■ What the task requires ■
Update the lines from the one containing "How far from the point" through the end of the records, changing "field in foreground" to "foreground field" and leaving all else unchanged.

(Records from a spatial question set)

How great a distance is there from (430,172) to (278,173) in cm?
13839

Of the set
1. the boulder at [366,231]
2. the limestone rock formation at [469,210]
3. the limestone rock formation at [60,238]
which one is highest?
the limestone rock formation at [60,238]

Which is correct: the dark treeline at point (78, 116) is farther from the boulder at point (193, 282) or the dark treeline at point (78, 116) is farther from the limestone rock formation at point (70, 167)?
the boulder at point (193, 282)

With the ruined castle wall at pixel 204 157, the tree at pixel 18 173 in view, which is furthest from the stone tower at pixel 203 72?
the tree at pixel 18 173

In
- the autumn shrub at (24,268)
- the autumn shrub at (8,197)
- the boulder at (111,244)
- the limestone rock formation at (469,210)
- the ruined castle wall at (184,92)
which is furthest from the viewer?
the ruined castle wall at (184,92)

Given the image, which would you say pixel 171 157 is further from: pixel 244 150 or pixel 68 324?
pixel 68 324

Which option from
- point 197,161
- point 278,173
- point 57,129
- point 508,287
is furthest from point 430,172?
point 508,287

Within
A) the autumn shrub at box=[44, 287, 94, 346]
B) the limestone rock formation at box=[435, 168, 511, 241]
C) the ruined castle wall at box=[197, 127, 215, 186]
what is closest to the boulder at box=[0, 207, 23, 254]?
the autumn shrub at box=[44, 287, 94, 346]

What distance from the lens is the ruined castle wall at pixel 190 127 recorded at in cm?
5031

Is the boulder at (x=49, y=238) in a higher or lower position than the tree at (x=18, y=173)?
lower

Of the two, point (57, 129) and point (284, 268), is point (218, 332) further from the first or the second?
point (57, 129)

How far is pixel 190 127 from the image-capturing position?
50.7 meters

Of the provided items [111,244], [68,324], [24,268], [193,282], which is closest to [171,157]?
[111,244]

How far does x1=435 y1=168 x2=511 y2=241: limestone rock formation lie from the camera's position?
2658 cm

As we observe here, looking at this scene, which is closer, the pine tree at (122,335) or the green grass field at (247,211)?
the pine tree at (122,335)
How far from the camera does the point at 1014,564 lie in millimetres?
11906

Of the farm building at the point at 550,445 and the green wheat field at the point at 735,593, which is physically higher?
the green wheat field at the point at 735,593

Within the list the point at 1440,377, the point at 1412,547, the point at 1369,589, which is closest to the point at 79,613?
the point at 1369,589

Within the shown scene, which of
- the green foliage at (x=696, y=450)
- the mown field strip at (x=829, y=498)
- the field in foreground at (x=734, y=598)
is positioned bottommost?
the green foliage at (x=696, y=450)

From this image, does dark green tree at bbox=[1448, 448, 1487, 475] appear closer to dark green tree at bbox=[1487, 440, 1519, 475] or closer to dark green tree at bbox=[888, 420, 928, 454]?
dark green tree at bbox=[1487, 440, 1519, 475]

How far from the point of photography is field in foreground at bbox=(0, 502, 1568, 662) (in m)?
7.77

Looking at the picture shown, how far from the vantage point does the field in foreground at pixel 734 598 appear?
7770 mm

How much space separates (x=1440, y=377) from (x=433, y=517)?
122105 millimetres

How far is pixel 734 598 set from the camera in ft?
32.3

■ Task answer ■
How far from the point of photography is foreground field at bbox=(0, 502, 1568, 662) (in m)?
7.77

Looking at the picture shown, how far from the vantage point does the foreground field at pixel 734 598 appear?
7770 mm

How much space separates (x=1440, y=377) from (x=433, y=517)?
122105 millimetres

How far is pixel 734 598 set from the camera in ft?
32.3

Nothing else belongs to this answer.